#### [GIVEN INSTRUCTION]
Collect every line of the records below that contains the string "caterpillar". Letter case is significant.

Stored data
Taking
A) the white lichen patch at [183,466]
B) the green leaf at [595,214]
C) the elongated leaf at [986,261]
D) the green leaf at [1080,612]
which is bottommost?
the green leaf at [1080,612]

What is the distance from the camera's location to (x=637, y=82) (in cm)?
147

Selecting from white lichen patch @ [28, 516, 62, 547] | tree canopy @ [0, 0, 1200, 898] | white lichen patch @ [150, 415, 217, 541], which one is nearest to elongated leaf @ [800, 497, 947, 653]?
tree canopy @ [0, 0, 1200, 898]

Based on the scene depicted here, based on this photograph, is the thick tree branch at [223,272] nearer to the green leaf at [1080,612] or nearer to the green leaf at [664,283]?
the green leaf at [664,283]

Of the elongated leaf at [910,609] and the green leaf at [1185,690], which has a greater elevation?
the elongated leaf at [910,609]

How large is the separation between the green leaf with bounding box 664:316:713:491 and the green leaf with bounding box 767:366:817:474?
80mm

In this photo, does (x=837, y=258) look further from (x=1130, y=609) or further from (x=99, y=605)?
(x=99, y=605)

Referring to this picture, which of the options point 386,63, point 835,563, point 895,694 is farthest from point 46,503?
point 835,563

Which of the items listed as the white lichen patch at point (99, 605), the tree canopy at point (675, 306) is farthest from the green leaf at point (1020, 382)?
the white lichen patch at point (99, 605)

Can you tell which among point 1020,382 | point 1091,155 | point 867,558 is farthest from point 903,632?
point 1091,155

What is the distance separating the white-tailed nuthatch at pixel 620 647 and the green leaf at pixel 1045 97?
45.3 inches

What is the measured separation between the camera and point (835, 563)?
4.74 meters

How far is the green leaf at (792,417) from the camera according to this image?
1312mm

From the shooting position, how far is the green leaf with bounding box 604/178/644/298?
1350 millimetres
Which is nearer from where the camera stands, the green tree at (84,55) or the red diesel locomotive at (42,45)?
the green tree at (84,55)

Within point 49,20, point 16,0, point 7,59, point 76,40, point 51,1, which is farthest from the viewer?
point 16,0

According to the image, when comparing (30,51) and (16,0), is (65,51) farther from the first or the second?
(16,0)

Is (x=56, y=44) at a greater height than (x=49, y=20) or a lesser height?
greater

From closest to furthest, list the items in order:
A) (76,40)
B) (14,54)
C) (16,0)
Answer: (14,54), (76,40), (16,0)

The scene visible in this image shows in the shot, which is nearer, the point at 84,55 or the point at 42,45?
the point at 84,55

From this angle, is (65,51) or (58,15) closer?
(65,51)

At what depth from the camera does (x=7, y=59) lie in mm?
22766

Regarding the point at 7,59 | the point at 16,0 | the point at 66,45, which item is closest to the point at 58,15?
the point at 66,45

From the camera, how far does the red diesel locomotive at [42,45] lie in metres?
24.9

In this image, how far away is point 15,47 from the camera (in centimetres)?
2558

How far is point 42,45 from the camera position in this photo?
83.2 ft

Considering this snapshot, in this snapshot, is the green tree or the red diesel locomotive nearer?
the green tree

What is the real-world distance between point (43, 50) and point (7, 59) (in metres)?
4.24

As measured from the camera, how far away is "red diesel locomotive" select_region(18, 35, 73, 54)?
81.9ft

---

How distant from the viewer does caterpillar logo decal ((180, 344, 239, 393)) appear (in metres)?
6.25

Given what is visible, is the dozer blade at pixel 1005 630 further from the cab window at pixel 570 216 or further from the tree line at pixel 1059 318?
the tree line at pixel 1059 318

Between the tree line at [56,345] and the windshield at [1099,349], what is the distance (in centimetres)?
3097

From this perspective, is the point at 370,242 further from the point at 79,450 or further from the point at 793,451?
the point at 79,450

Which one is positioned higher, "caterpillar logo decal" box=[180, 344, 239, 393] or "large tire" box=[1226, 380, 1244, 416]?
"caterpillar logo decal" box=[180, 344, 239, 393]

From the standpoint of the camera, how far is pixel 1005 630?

#### [REPLY]
How distant from the viewer does caterpillar logo decal ((180, 344, 239, 393)) appear (in metres)?
Which one is positioned higher, "caterpillar logo decal" box=[180, 344, 239, 393] or "large tire" box=[1226, 380, 1244, 416]?
"caterpillar logo decal" box=[180, 344, 239, 393]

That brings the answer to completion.